§ Section du document
Des dons de charité avantageux pour Véronique Cloutier, Pierre Fitzgibbon et Pierre Boivin
De généreux crédits d’impôt sur l’achat d’actions de compagnies minières permettent aux riches de faire un don de 50 000$ qui leur coûtera à peine 500$
Éric Yvan Lemay et Philippe Langlois
La Fondation de l’Institut de cardiologie de Montréal propose à ses plus riches donateurs de faire un don de 50 000 $ qui leur coûtera à peine 500 $ en multipliant les avantages fiscaux.
Sur son site web, la fondation vante les mérites du don d’actions accréditives de compagnies minières. Dans un document disponible en ligne, on explique comment faire un don avec un coût réel de seulement 1 % de sa valeur.

§ Lignes de données
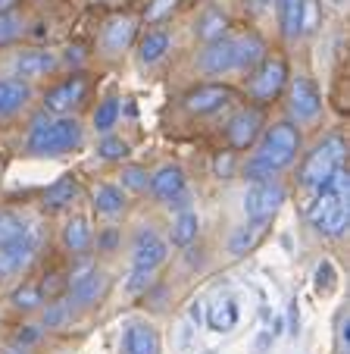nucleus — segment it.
<instances>
[{
  "instance_id": "obj_1",
  "label": "nucleus",
  "mask_w": 350,
  "mask_h": 354,
  "mask_svg": "<svg viewBox=\"0 0 350 354\" xmlns=\"http://www.w3.org/2000/svg\"><path fill=\"white\" fill-rule=\"evenodd\" d=\"M310 223L325 239H341L350 223V188H347V169L338 167L319 188H313L310 204Z\"/></svg>"
},
{
  "instance_id": "obj_2",
  "label": "nucleus",
  "mask_w": 350,
  "mask_h": 354,
  "mask_svg": "<svg viewBox=\"0 0 350 354\" xmlns=\"http://www.w3.org/2000/svg\"><path fill=\"white\" fill-rule=\"evenodd\" d=\"M298 147H300V135L291 122L272 126L269 132L263 135V141H260V151L247 160V169H244L247 179L251 182L272 179L278 169H284L294 157H298Z\"/></svg>"
},
{
  "instance_id": "obj_3",
  "label": "nucleus",
  "mask_w": 350,
  "mask_h": 354,
  "mask_svg": "<svg viewBox=\"0 0 350 354\" xmlns=\"http://www.w3.org/2000/svg\"><path fill=\"white\" fill-rule=\"evenodd\" d=\"M81 145V126L69 116L57 120H38L28 132V151L32 154H63Z\"/></svg>"
},
{
  "instance_id": "obj_4",
  "label": "nucleus",
  "mask_w": 350,
  "mask_h": 354,
  "mask_svg": "<svg viewBox=\"0 0 350 354\" xmlns=\"http://www.w3.org/2000/svg\"><path fill=\"white\" fill-rule=\"evenodd\" d=\"M344 154H347V145H344L341 135H329L322 138L310 154H307L304 167H300V185L304 188H319L338 167H344Z\"/></svg>"
},
{
  "instance_id": "obj_5",
  "label": "nucleus",
  "mask_w": 350,
  "mask_h": 354,
  "mask_svg": "<svg viewBox=\"0 0 350 354\" xmlns=\"http://www.w3.org/2000/svg\"><path fill=\"white\" fill-rule=\"evenodd\" d=\"M38 248H41V229L38 226H32L22 239L10 241V245H0V279L19 276L22 270L35 261Z\"/></svg>"
},
{
  "instance_id": "obj_6",
  "label": "nucleus",
  "mask_w": 350,
  "mask_h": 354,
  "mask_svg": "<svg viewBox=\"0 0 350 354\" xmlns=\"http://www.w3.org/2000/svg\"><path fill=\"white\" fill-rule=\"evenodd\" d=\"M284 204V188L272 179L253 182L244 194V214L247 220H272L278 214V207Z\"/></svg>"
},
{
  "instance_id": "obj_7",
  "label": "nucleus",
  "mask_w": 350,
  "mask_h": 354,
  "mask_svg": "<svg viewBox=\"0 0 350 354\" xmlns=\"http://www.w3.org/2000/svg\"><path fill=\"white\" fill-rule=\"evenodd\" d=\"M284 79H288V66L282 60H260L257 73L247 82V94L253 100H272L284 88Z\"/></svg>"
},
{
  "instance_id": "obj_8",
  "label": "nucleus",
  "mask_w": 350,
  "mask_h": 354,
  "mask_svg": "<svg viewBox=\"0 0 350 354\" xmlns=\"http://www.w3.org/2000/svg\"><path fill=\"white\" fill-rule=\"evenodd\" d=\"M104 292H106V276L100 270L81 267L69 279V304L72 308H91V304H97L104 298Z\"/></svg>"
},
{
  "instance_id": "obj_9",
  "label": "nucleus",
  "mask_w": 350,
  "mask_h": 354,
  "mask_svg": "<svg viewBox=\"0 0 350 354\" xmlns=\"http://www.w3.org/2000/svg\"><path fill=\"white\" fill-rule=\"evenodd\" d=\"M169 257V241L159 239L153 229H141L135 235V245H132V267L138 270H157L159 263Z\"/></svg>"
},
{
  "instance_id": "obj_10",
  "label": "nucleus",
  "mask_w": 350,
  "mask_h": 354,
  "mask_svg": "<svg viewBox=\"0 0 350 354\" xmlns=\"http://www.w3.org/2000/svg\"><path fill=\"white\" fill-rule=\"evenodd\" d=\"M200 69L206 75H225L231 69H238V44H235V38L210 41L206 50L200 54Z\"/></svg>"
},
{
  "instance_id": "obj_11",
  "label": "nucleus",
  "mask_w": 350,
  "mask_h": 354,
  "mask_svg": "<svg viewBox=\"0 0 350 354\" xmlns=\"http://www.w3.org/2000/svg\"><path fill=\"white\" fill-rule=\"evenodd\" d=\"M241 320V310H238V301L231 298V295H219V298L210 301V308H206V326L219 335H229L231 329L238 326Z\"/></svg>"
},
{
  "instance_id": "obj_12",
  "label": "nucleus",
  "mask_w": 350,
  "mask_h": 354,
  "mask_svg": "<svg viewBox=\"0 0 350 354\" xmlns=\"http://www.w3.org/2000/svg\"><path fill=\"white\" fill-rule=\"evenodd\" d=\"M322 107V97H319V88L310 79H298L291 88V116L298 122H307L319 113Z\"/></svg>"
},
{
  "instance_id": "obj_13",
  "label": "nucleus",
  "mask_w": 350,
  "mask_h": 354,
  "mask_svg": "<svg viewBox=\"0 0 350 354\" xmlns=\"http://www.w3.org/2000/svg\"><path fill=\"white\" fill-rule=\"evenodd\" d=\"M229 100H231V88H225V85H200L197 91H191L185 97V107L191 110V113L204 116V113H213V110L225 107Z\"/></svg>"
},
{
  "instance_id": "obj_14",
  "label": "nucleus",
  "mask_w": 350,
  "mask_h": 354,
  "mask_svg": "<svg viewBox=\"0 0 350 354\" xmlns=\"http://www.w3.org/2000/svg\"><path fill=\"white\" fill-rule=\"evenodd\" d=\"M159 351V342L157 333H153L150 323H128L126 333H122V354H157Z\"/></svg>"
},
{
  "instance_id": "obj_15",
  "label": "nucleus",
  "mask_w": 350,
  "mask_h": 354,
  "mask_svg": "<svg viewBox=\"0 0 350 354\" xmlns=\"http://www.w3.org/2000/svg\"><path fill=\"white\" fill-rule=\"evenodd\" d=\"M81 97H85V79L75 75V79H66L63 85H57L53 91H47L44 107L50 110V113H66V110H72Z\"/></svg>"
},
{
  "instance_id": "obj_16",
  "label": "nucleus",
  "mask_w": 350,
  "mask_h": 354,
  "mask_svg": "<svg viewBox=\"0 0 350 354\" xmlns=\"http://www.w3.org/2000/svg\"><path fill=\"white\" fill-rule=\"evenodd\" d=\"M57 54L53 50H26L13 60V73L19 79H38V75H47L57 69Z\"/></svg>"
},
{
  "instance_id": "obj_17",
  "label": "nucleus",
  "mask_w": 350,
  "mask_h": 354,
  "mask_svg": "<svg viewBox=\"0 0 350 354\" xmlns=\"http://www.w3.org/2000/svg\"><path fill=\"white\" fill-rule=\"evenodd\" d=\"M266 232H269V220H247L244 226H238L235 232H231V239H229V254H231V257H244L247 251H253V248L263 241Z\"/></svg>"
},
{
  "instance_id": "obj_18",
  "label": "nucleus",
  "mask_w": 350,
  "mask_h": 354,
  "mask_svg": "<svg viewBox=\"0 0 350 354\" xmlns=\"http://www.w3.org/2000/svg\"><path fill=\"white\" fill-rule=\"evenodd\" d=\"M260 126H263V116H260V110H241V113L229 122V141H231V147H251L253 138L260 135Z\"/></svg>"
},
{
  "instance_id": "obj_19",
  "label": "nucleus",
  "mask_w": 350,
  "mask_h": 354,
  "mask_svg": "<svg viewBox=\"0 0 350 354\" xmlns=\"http://www.w3.org/2000/svg\"><path fill=\"white\" fill-rule=\"evenodd\" d=\"M135 28L138 26H135L132 16H116V19H110V26L104 28V50L106 54H119V50H126L135 38Z\"/></svg>"
},
{
  "instance_id": "obj_20",
  "label": "nucleus",
  "mask_w": 350,
  "mask_h": 354,
  "mask_svg": "<svg viewBox=\"0 0 350 354\" xmlns=\"http://www.w3.org/2000/svg\"><path fill=\"white\" fill-rule=\"evenodd\" d=\"M28 97H32V91L22 79H0V120L19 113L28 104Z\"/></svg>"
},
{
  "instance_id": "obj_21",
  "label": "nucleus",
  "mask_w": 350,
  "mask_h": 354,
  "mask_svg": "<svg viewBox=\"0 0 350 354\" xmlns=\"http://www.w3.org/2000/svg\"><path fill=\"white\" fill-rule=\"evenodd\" d=\"M185 173H182V167H163L157 176L150 179V192L157 194L159 201H172L175 194L185 192Z\"/></svg>"
},
{
  "instance_id": "obj_22",
  "label": "nucleus",
  "mask_w": 350,
  "mask_h": 354,
  "mask_svg": "<svg viewBox=\"0 0 350 354\" xmlns=\"http://www.w3.org/2000/svg\"><path fill=\"white\" fill-rule=\"evenodd\" d=\"M197 229H200V220L191 207L188 210H179V214L172 216V245L179 248H188L194 239H197Z\"/></svg>"
},
{
  "instance_id": "obj_23",
  "label": "nucleus",
  "mask_w": 350,
  "mask_h": 354,
  "mask_svg": "<svg viewBox=\"0 0 350 354\" xmlns=\"http://www.w3.org/2000/svg\"><path fill=\"white\" fill-rule=\"evenodd\" d=\"M282 3V32L284 38H298L307 22V0H278Z\"/></svg>"
},
{
  "instance_id": "obj_24",
  "label": "nucleus",
  "mask_w": 350,
  "mask_h": 354,
  "mask_svg": "<svg viewBox=\"0 0 350 354\" xmlns=\"http://www.w3.org/2000/svg\"><path fill=\"white\" fill-rule=\"evenodd\" d=\"M75 198H79V185H75V179H69V176L57 179V182H53V185L44 192V204H47L50 210L69 207Z\"/></svg>"
},
{
  "instance_id": "obj_25",
  "label": "nucleus",
  "mask_w": 350,
  "mask_h": 354,
  "mask_svg": "<svg viewBox=\"0 0 350 354\" xmlns=\"http://www.w3.org/2000/svg\"><path fill=\"white\" fill-rule=\"evenodd\" d=\"M63 245L72 251V254H81L88 245H91V226H88L85 216H72L63 229Z\"/></svg>"
},
{
  "instance_id": "obj_26",
  "label": "nucleus",
  "mask_w": 350,
  "mask_h": 354,
  "mask_svg": "<svg viewBox=\"0 0 350 354\" xmlns=\"http://www.w3.org/2000/svg\"><path fill=\"white\" fill-rule=\"evenodd\" d=\"M235 44H238V69H253L260 60H266V44L257 35L235 38Z\"/></svg>"
},
{
  "instance_id": "obj_27",
  "label": "nucleus",
  "mask_w": 350,
  "mask_h": 354,
  "mask_svg": "<svg viewBox=\"0 0 350 354\" xmlns=\"http://www.w3.org/2000/svg\"><path fill=\"white\" fill-rule=\"evenodd\" d=\"M28 229H32V223L22 214H16V210H0V245H10V241L22 239Z\"/></svg>"
},
{
  "instance_id": "obj_28",
  "label": "nucleus",
  "mask_w": 350,
  "mask_h": 354,
  "mask_svg": "<svg viewBox=\"0 0 350 354\" xmlns=\"http://www.w3.org/2000/svg\"><path fill=\"white\" fill-rule=\"evenodd\" d=\"M94 207H97V214H119L126 207V194L119 185H100L94 192Z\"/></svg>"
},
{
  "instance_id": "obj_29",
  "label": "nucleus",
  "mask_w": 350,
  "mask_h": 354,
  "mask_svg": "<svg viewBox=\"0 0 350 354\" xmlns=\"http://www.w3.org/2000/svg\"><path fill=\"white\" fill-rule=\"evenodd\" d=\"M225 26H229V19H225L222 10H206V13L197 19V38H204L206 44H210V41L222 38Z\"/></svg>"
},
{
  "instance_id": "obj_30",
  "label": "nucleus",
  "mask_w": 350,
  "mask_h": 354,
  "mask_svg": "<svg viewBox=\"0 0 350 354\" xmlns=\"http://www.w3.org/2000/svg\"><path fill=\"white\" fill-rule=\"evenodd\" d=\"M166 50H169V35L166 32H150L144 41H141V63H157L166 57Z\"/></svg>"
},
{
  "instance_id": "obj_31",
  "label": "nucleus",
  "mask_w": 350,
  "mask_h": 354,
  "mask_svg": "<svg viewBox=\"0 0 350 354\" xmlns=\"http://www.w3.org/2000/svg\"><path fill=\"white\" fill-rule=\"evenodd\" d=\"M116 120H119V100L106 97L104 104L94 110V129H97V132H110V129L116 126Z\"/></svg>"
},
{
  "instance_id": "obj_32",
  "label": "nucleus",
  "mask_w": 350,
  "mask_h": 354,
  "mask_svg": "<svg viewBox=\"0 0 350 354\" xmlns=\"http://www.w3.org/2000/svg\"><path fill=\"white\" fill-rule=\"evenodd\" d=\"M41 301H44V292H41L38 286H22L13 292V304L19 310H38Z\"/></svg>"
},
{
  "instance_id": "obj_33",
  "label": "nucleus",
  "mask_w": 350,
  "mask_h": 354,
  "mask_svg": "<svg viewBox=\"0 0 350 354\" xmlns=\"http://www.w3.org/2000/svg\"><path fill=\"white\" fill-rule=\"evenodd\" d=\"M69 317H72V304H69V301H57V304H50V308H47L44 323H41V326L57 329V326H63Z\"/></svg>"
},
{
  "instance_id": "obj_34",
  "label": "nucleus",
  "mask_w": 350,
  "mask_h": 354,
  "mask_svg": "<svg viewBox=\"0 0 350 354\" xmlns=\"http://www.w3.org/2000/svg\"><path fill=\"white\" fill-rule=\"evenodd\" d=\"M22 32V19L10 10V13H0V44H10L13 38H19Z\"/></svg>"
},
{
  "instance_id": "obj_35",
  "label": "nucleus",
  "mask_w": 350,
  "mask_h": 354,
  "mask_svg": "<svg viewBox=\"0 0 350 354\" xmlns=\"http://www.w3.org/2000/svg\"><path fill=\"white\" fill-rule=\"evenodd\" d=\"M126 154H128V147L122 138H104L97 145V157H104V160H122Z\"/></svg>"
},
{
  "instance_id": "obj_36",
  "label": "nucleus",
  "mask_w": 350,
  "mask_h": 354,
  "mask_svg": "<svg viewBox=\"0 0 350 354\" xmlns=\"http://www.w3.org/2000/svg\"><path fill=\"white\" fill-rule=\"evenodd\" d=\"M122 185L132 188V192H144V188L150 185V179H147V173L141 167H128L126 173H122Z\"/></svg>"
},
{
  "instance_id": "obj_37",
  "label": "nucleus",
  "mask_w": 350,
  "mask_h": 354,
  "mask_svg": "<svg viewBox=\"0 0 350 354\" xmlns=\"http://www.w3.org/2000/svg\"><path fill=\"white\" fill-rule=\"evenodd\" d=\"M150 279H153V270H138V267H132V276L126 279V292H132V295L144 292V288L150 286Z\"/></svg>"
},
{
  "instance_id": "obj_38",
  "label": "nucleus",
  "mask_w": 350,
  "mask_h": 354,
  "mask_svg": "<svg viewBox=\"0 0 350 354\" xmlns=\"http://www.w3.org/2000/svg\"><path fill=\"white\" fill-rule=\"evenodd\" d=\"M316 288L319 292H331V288H335V267H331L329 261H322L316 267Z\"/></svg>"
},
{
  "instance_id": "obj_39",
  "label": "nucleus",
  "mask_w": 350,
  "mask_h": 354,
  "mask_svg": "<svg viewBox=\"0 0 350 354\" xmlns=\"http://www.w3.org/2000/svg\"><path fill=\"white\" fill-rule=\"evenodd\" d=\"M175 3H179V0H153L150 7H147L144 19L147 22H159L166 13H172V10H175Z\"/></svg>"
},
{
  "instance_id": "obj_40",
  "label": "nucleus",
  "mask_w": 350,
  "mask_h": 354,
  "mask_svg": "<svg viewBox=\"0 0 350 354\" xmlns=\"http://www.w3.org/2000/svg\"><path fill=\"white\" fill-rule=\"evenodd\" d=\"M213 169H216V176H231V173H235V157H231V154H219L216 160H213Z\"/></svg>"
},
{
  "instance_id": "obj_41",
  "label": "nucleus",
  "mask_w": 350,
  "mask_h": 354,
  "mask_svg": "<svg viewBox=\"0 0 350 354\" xmlns=\"http://www.w3.org/2000/svg\"><path fill=\"white\" fill-rule=\"evenodd\" d=\"M288 333H291V335L300 333V310H298V301H291V308H288Z\"/></svg>"
},
{
  "instance_id": "obj_42",
  "label": "nucleus",
  "mask_w": 350,
  "mask_h": 354,
  "mask_svg": "<svg viewBox=\"0 0 350 354\" xmlns=\"http://www.w3.org/2000/svg\"><path fill=\"white\" fill-rule=\"evenodd\" d=\"M166 204H169V207L179 214V210H188V207H191V194H188V188H185L182 194H175L172 201H166Z\"/></svg>"
},
{
  "instance_id": "obj_43",
  "label": "nucleus",
  "mask_w": 350,
  "mask_h": 354,
  "mask_svg": "<svg viewBox=\"0 0 350 354\" xmlns=\"http://www.w3.org/2000/svg\"><path fill=\"white\" fill-rule=\"evenodd\" d=\"M338 333H341V354H347L350 351V320L347 317H341V329H338Z\"/></svg>"
},
{
  "instance_id": "obj_44",
  "label": "nucleus",
  "mask_w": 350,
  "mask_h": 354,
  "mask_svg": "<svg viewBox=\"0 0 350 354\" xmlns=\"http://www.w3.org/2000/svg\"><path fill=\"white\" fill-rule=\"evenodd\" d=\"M38 335H41V329H22V333H19V342H22V348H26V345H32V342L38 339Z\"/></svg>"
},
{
  "instance_id": "obj_45",
  "label": "nucleus",
  "mask_w": 350,
  "mask_h": 354,
  "mask_svg": "<svg viewBox=\"0 0 350 354\" xmlns=\"http://www.w3.org/2000/svg\"><path fill=\"white\" fill-rule=\"evenodd\" d=\"M16 3H19V0H0V13H10Z\"/></svg>"
},
{
  "instance_id": "obj_46",
  "label": "nucleus",
  "mask_w": 350,
  "mask_h": 354,
  "mask_svg": "<svg viewBox=\"0 0 350 354\" xmlns=\"http://www.w3.org/2000/svg\"><path fill=\"white\" fill-rule=\"evenodd\" d=\"M66 60H69V63H72V60H75V63H79V60H81V54H79V47H69V54H66Z\"/></svg>"
},
{
  "instance_id": "obj_47",
  "label": "nucleus",
  "mask_w": 350,
  "mask_h": 354,
  "mask_svg": "<svg viewBox=\"0 0 350 354\" xmlns=\"http://www.w3.org/2000/svg\"><path fill=\"white\" fill-rule=\"evenodd\" d=\"M3 354H28V351H26V348H7Z\"/></svg>"
},
{
  "instance_id": "obj_48",
  "label": "nucleus",
  "mask_w": 350,
  "mask_h": 354,
  "mask_svg": "<svg viewBox=\"0 0 350 354\" xmlns=\"http://www.w3.org/2000/svg\"><path fill=\"white\" fill-rule=\"evenodd\" d=\"M331 3H335V7H344V3H347V0H331Z\"/></svg>"
},
{
  "instance_id": "obj_49",
  "label": "nucleus",
  "mask_w": 350,
  "mask_h": 354,
  "mask_svg": "<svg viewBox=\"0 0 350 354\" xmlns=\"http://www.w3.org/2000/svg\"><path fill=\"white\" fill-rule=\"evenodd\" d=\"M260 3H263V7H266V3H272V0H260Z\"/></svg>"
}]
</instances>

§ Consigne
Les énoncés (a), (b) et (c) concordent-ils avec l'article sur les dons de charité ci-dessus ? Répondez à chacun par oui ou non et citez mot pour mot les mots décisifs de l'article.
(a) La fondation propose à ses plus riches donateurs un don de 50 000 $ qui leur coûtera à peine 500 $.
(b) Le document en ligne décrit un don dont le coût réel est de 10 % de sa valeur.
(c) La fondation vante le don d'actions accréditives de compagnies pétrolières.

§ Réponse ci-dessous
(a) Oui : « faire un don de 50 000 $ qui leur coûtera à peine 500 $ »
(b) Non : « un coût réel de seulement 1 % de sa valeur »
(c) Non : « actions accréditives de compagnies minières »